▶ _WORK REQUEST_
Each entry below is to be reproduced exactly, though any pictures it holds must be omitted.

(Data entries)
==================================================

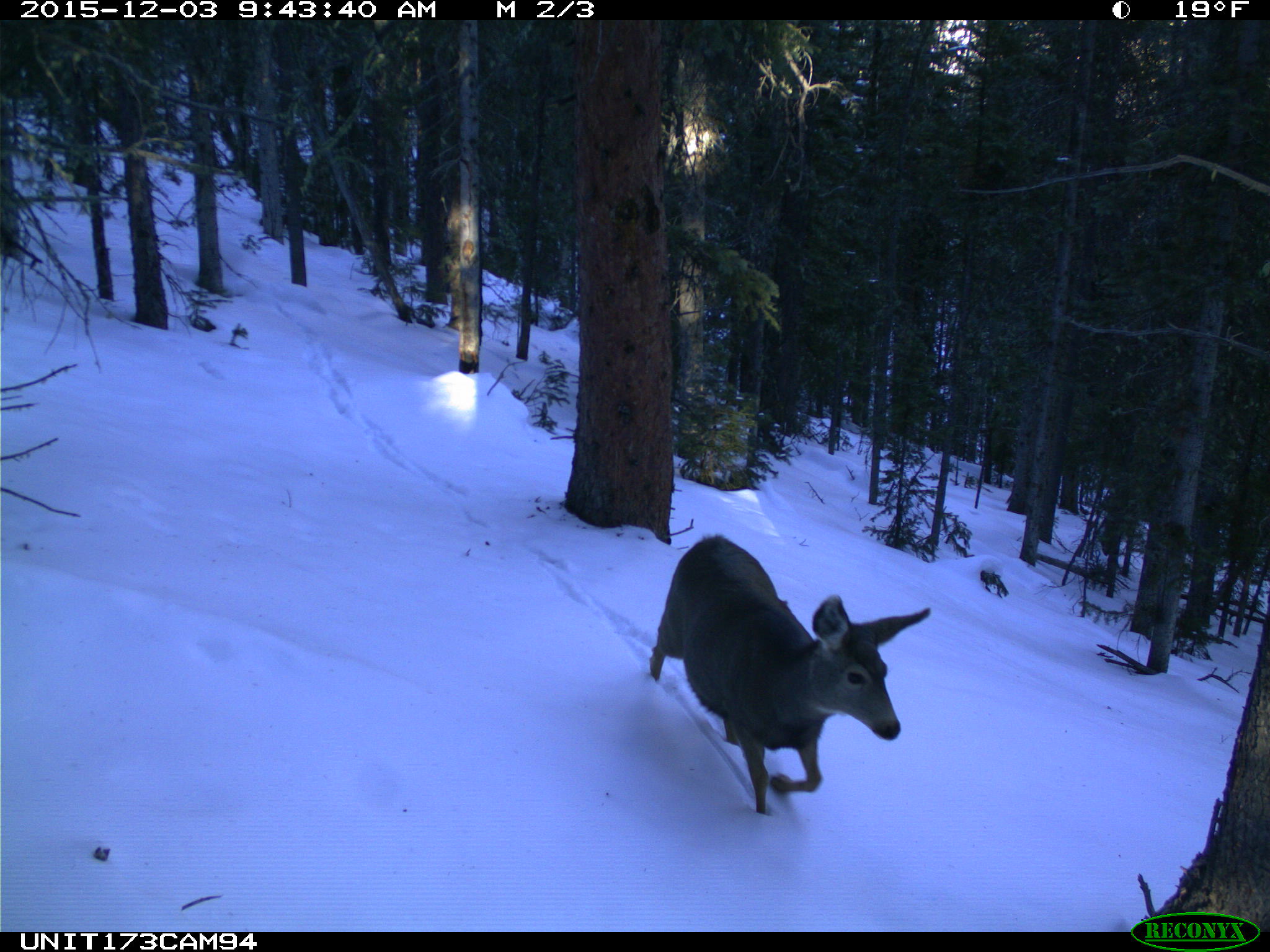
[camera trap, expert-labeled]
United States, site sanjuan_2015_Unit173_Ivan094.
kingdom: Animalia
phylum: Chordata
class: Mammalia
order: Artiodactyla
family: Cervidae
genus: Odocoileus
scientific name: Odocoileus hemionus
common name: mule deer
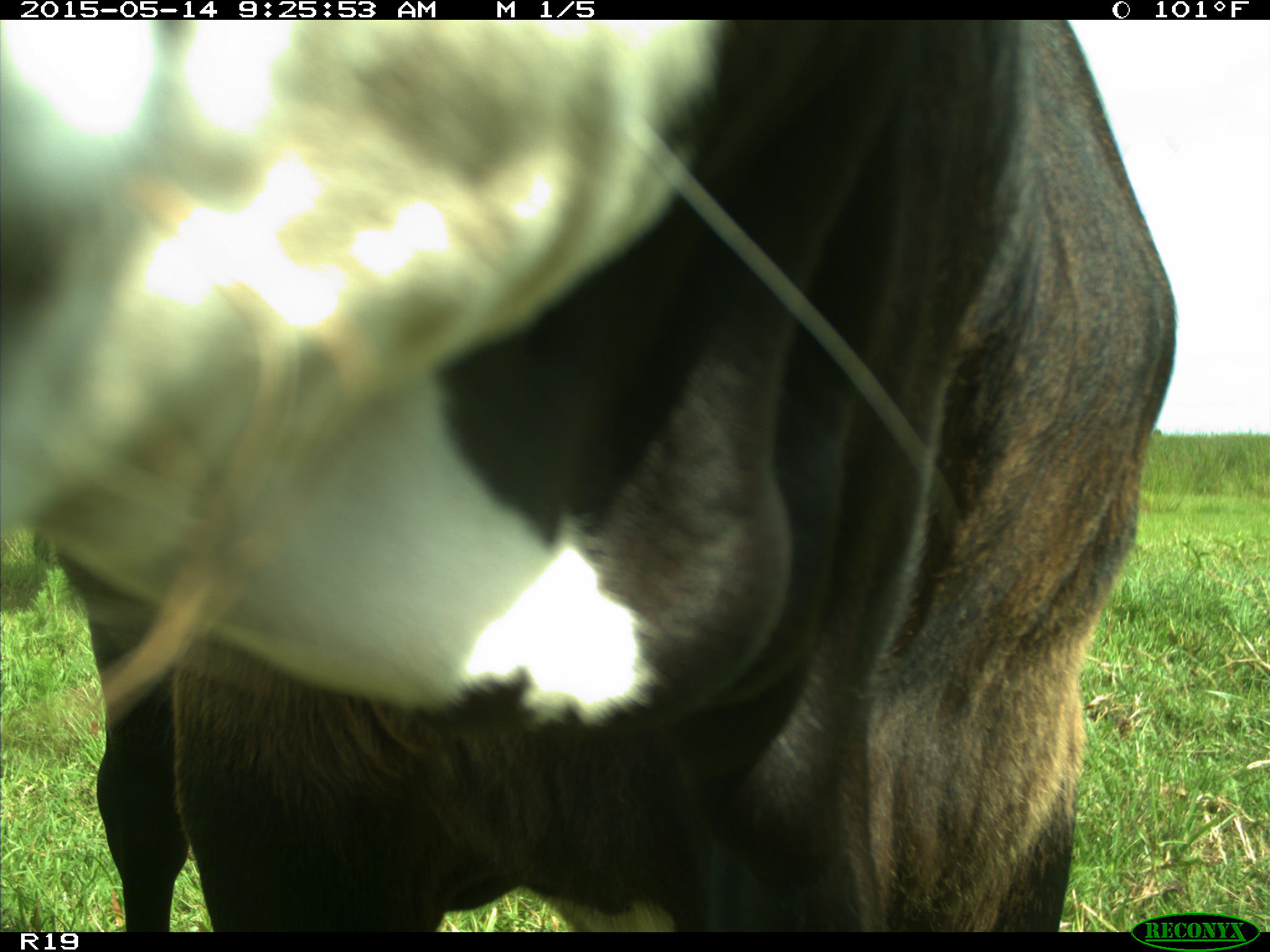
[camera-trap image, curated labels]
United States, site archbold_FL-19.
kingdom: Animalia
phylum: Chordata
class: Mammalia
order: Artiodactyla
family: Bovidae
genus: Bos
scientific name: Bos taurus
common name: domestic cow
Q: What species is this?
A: Bos taurus (domestic cow).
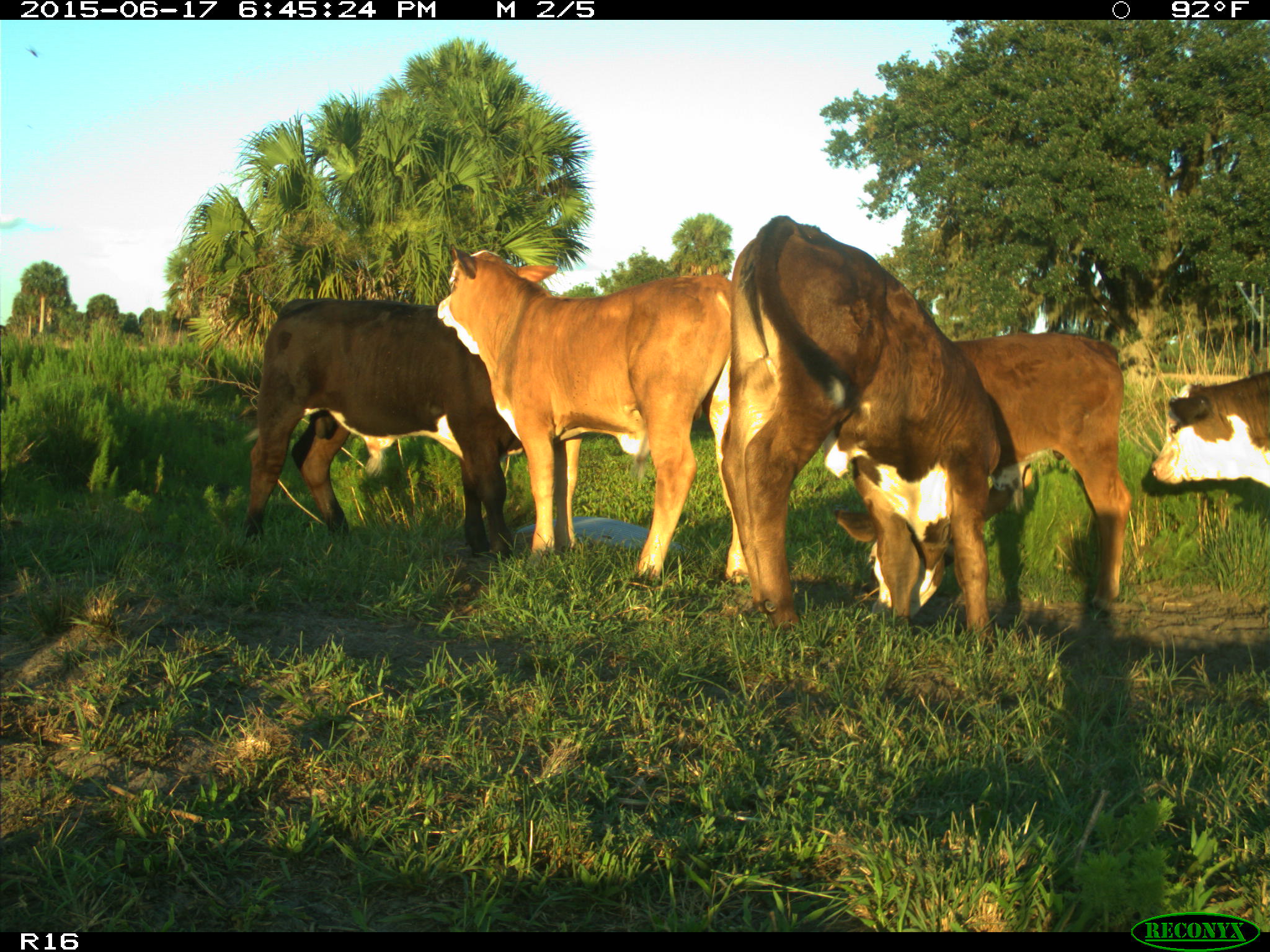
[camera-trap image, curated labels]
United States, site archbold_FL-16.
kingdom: Animalia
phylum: Chordata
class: Mammalia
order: Artiodactyla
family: Bovidae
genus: Bos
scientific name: Bos taurus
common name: domestic cow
Bos taurus (domestic cow).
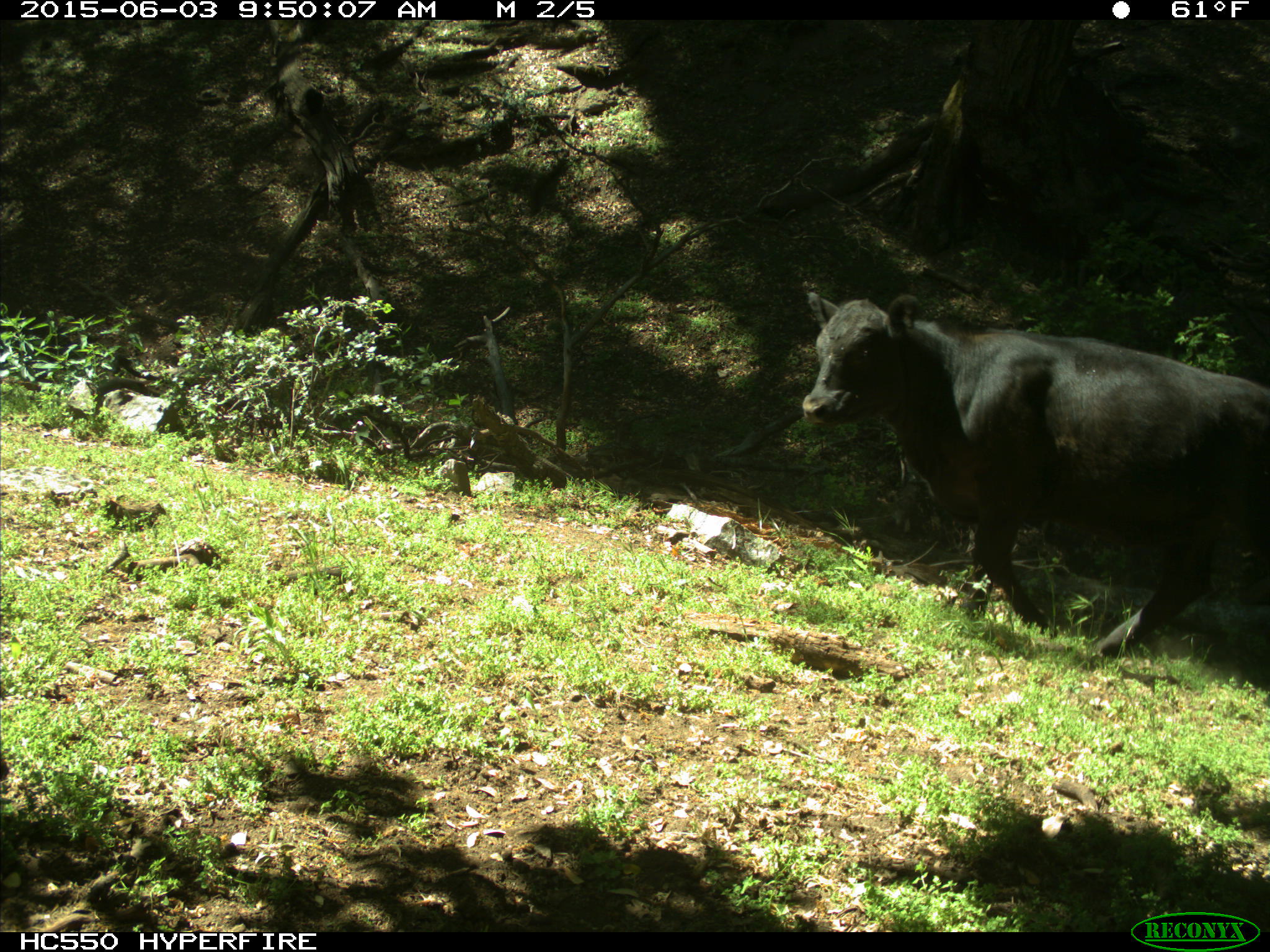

==================================================

▶ _EXERCISE ANSWER_
[camera trap, expert-labeled]
United States, site sanjuan_2015_Unit173_Ivan094.
kingdom: Animalia
phylum: Chordata
class: Mammalia
order: Artiodactyla
family: Cervidae
genus: Odocoileus
scientific name: Odocoileus hemionus
common name: mule deer
[camera-trap image, curated labels]
United States, site archbold_FL-19.
kingdom: Animalia
phylum: Chordata
class: Mammalia
order: Artiodactyla
family: Bovidae
genus: Bos
scientific name: Bos taurus
common name: domestic cow
Q: What species is this?
A: Bos taurus (domestic cow).
[camera-trap image, curated labels]
United States, site archbold_FL-16.
kingdom: Animalia
phylum: Chordata
class: Mammalia
order: Artiodactyla
family: Bovidae
genus: Bos
scientific name: Bos taurus
common name: domestic cow
Bos taurus (domestic cow).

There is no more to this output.